- **Required task 1**
Add 131 to every bounding box coordinate in the responses, then write out the rows below from their start up to and including the line with "[93,65,478,332]", leaving everything else in those lines unchanged.

- **Article**
[START]

Call this first “liberal” group the “compromised.”  The second and more radical pro-gay camp advocates the full revamping of traditional Christian theology.  In essence these groups advance many of the Gnostic heresies recorded by the first and second century Christian apologists.  Best typified in the articulations of Episcopal Bishop John Shelby Spong, these radicals advocate unfettered acceptance of homosexuality in a revised theology, which rejects among other things the virgin birth, Christ’s divinity, the bodily resurrection of Christ, and the significance of His atoning sacrifice.  Drawing virtually the same conclusions as Spong, under the guise of a “quest for the historical Jesus,” another radical pro-gay organization, the Jesus Seminar, has concluded that at least 75 per cent of New Testament sayings of Christ are false.  Spong gives us a glimpse of the radical new pro-gay Christianity:

To build a new basis for ethics, we must learn to look in a different place.  We look, I believe, not outside of life for some external and objective authenticating authority, but rather at the very center and core of our humanity.  We can get to that core by asking a totally different series of questions.  These are not God questions but human questions, such as: What gives us life?  What lifts us into wholeness? What enhances our being?  What introduces us to transcendence?  What calls us beyond our limits?  What do we ultimately value?  These questions will force us to search, not the empty heavens, but the depths of our own being for answers….Morality, in any area of life, will not be achieved by threats and negativity.  The repression of sexual energy, for example, which marked traditional ethics for so long, did not lead to the fullness of life.  It only created the backlash of an uninhibited exercise of sexual energy, which was also destructive to our essential humanity.  When the value of human sexuality is repressed, it returns as pornography.  When we try to take sex away from love, we succeed only in taking love away from sex.[iii]

The conclusion of this humanistic search for ethical norms is that something like ethical objectivity begins to emerge.  There is an ‘objective’ wrongness to seeking cause or to increase the pain of another life….So the freedom to be myself is in dialogue with the need to enhance the being of others….Such virtues do not come, however, from an external God.  They come, rather, from our human depths, where I suggest the meaning of God must finally be sought.  A second ultimate but still human value emerges upon the heels of this freedom.  It is the objective value of knowledge.[iv]…When a homosexual orientation is revealed by the development of the science of the brain and its neurochemical processes to be a normal part of the sexual spectrum of human life, a given and not a chosen way of life, then it becomes inhumane to use a person’s sexual orientation as the basis for a continuing prejudice.  Therefore, the kind of judgment that compromises the worth and well-being of a homosexual person or places limits on the opportunities of that person becomes the activity of ignorance.  Since that is so, then a third ultimate human value emerges.  It is objectively wrong to act in such a way....[v]

Call this second radically “liberal” group the “fully deceived.”  Along with these two groups of pro-gay Christians is another group of mostly gay Christians.  These gays and lesbians have chosen to join mostly homosexual congregations in relatively new churches espousing a hybrid mix of Christian tenets, gay affirmations and self-sustaining ideologies.  The Metropolitan Community Church (MMC) is representative of religious institutions developed specifically to suit the GBLTQ Community.

[END]

- **Required task 2**
Write the next part of the passage on pro-gay Christian groups, starting after its final sentence.

- **Records supplied**
[START]

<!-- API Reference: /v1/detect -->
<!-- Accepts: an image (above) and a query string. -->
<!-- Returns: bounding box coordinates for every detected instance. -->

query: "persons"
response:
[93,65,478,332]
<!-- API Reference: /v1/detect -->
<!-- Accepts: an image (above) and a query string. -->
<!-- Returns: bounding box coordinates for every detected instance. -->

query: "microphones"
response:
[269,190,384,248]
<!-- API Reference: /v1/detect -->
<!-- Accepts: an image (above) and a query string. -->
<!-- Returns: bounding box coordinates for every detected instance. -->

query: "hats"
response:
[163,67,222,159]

[END]

- **Exercise answer 1**
<!-- API Reference: /v1/detect -->
<!-- Accepts: an image (above) and a query string. -->
<!-- Returns: bounding box coordinates for every detected instance. -->

query: "persons"
response:
[224,196,609,463]

- **Exercise answer 2**
Beset by this smorgasbord of orthodox, pro-gay and gay theologies, and wanting to come out from twenty-three years of genuine homosexuality, Ann Phillips describes her difficulties in finding and following the true path.  Over several months she had found a multitude of books, organizations and even pastors who told her that homosexuality was acceptable for a Christian. “It simply isn’t sin,” they told her.  “God made you gay, and he doesn’t make mistakes.”  Phillips recalled her reaction:

Try as I might, I was never satisfied with their answers.  The attitudes, activities and rhetoric of the pro-gay theology movement never seemed to line up with what I was reading in Scripture and hearing in my heart.  So many of their positions seemed to be motivated by self-interest and anger.  No one appeared to be particularly concerned that they or anyone else move closer to Christ.  The focus was all about getting our acceptance and affirmation of our homosexuality from the church, regardless of cost…

Of course, I also read books and listened to pastors on the other side who said the life I had lived for almost twenty-three years was sinful and had to stop.  Their words terrified me.  In response it seemed as though God had hunted me down, and I was backed into a corner.  Every fiber of my being had cried out to know the truth, but who could I believe when even the church seemed to disagree?  The pressure I felt within me was incredible and unbearable…

People all around me were saying things like, “I didn’t ask to be gay” and “I was born this way.”  These were statements I had made all my adult life.  Then a woman seated right next to me made another comment I’d said many times, “And no one can change me.”

Within my mind I heard these words crystal clear: But God can do anything.  There it was again God’s truth.  He had a way out for me even if I couldn’t imagine how this was possible.  As much as I couldn’t face leaving my partner and my gay identity there was no alternative as far as I could see.[vi]

The importance of differentiating between truth and counterfeit is evident in specific references to “the truth,” made some 186 times in the New Testament alone.  This matter of “the truth” must be seen in the context of a crucial spiritual battle for one’s mind.  As Richard Strauss points out:

Man’s will can only choose what his mind has first grasped.  Freedom of choice is restricted to the information one has in his mind.  So if our minds are shielded from the truth of the Gospel, this effectively keeps us from getting to know God and from fulfilling God’s purpose for creating each of us.[vii]

To those who believed in Him, Jesus said:

If you hold to my teaching, you are really my disciples.  Then you will know the truth, and the truth will set you free (John 3:32).

The truth Jesus Christ is referring to is not philosophical truth or scholarly truth in the sense of freedom from temporal ignorance; but rather He is speaking of the truth that leads to salvation - the truth that leads to freedom from the consequences of sin.  Here Jesus reveals a central Christian tenet - we cannot break free from sin by our own strength:

I tell you the truth, everyone who sins is a slave to sin.  Now a slave has no permanent place in the family, but a son belongs to it for ever.  So if the Son sets you free, you will be free indeed. (John 3:34)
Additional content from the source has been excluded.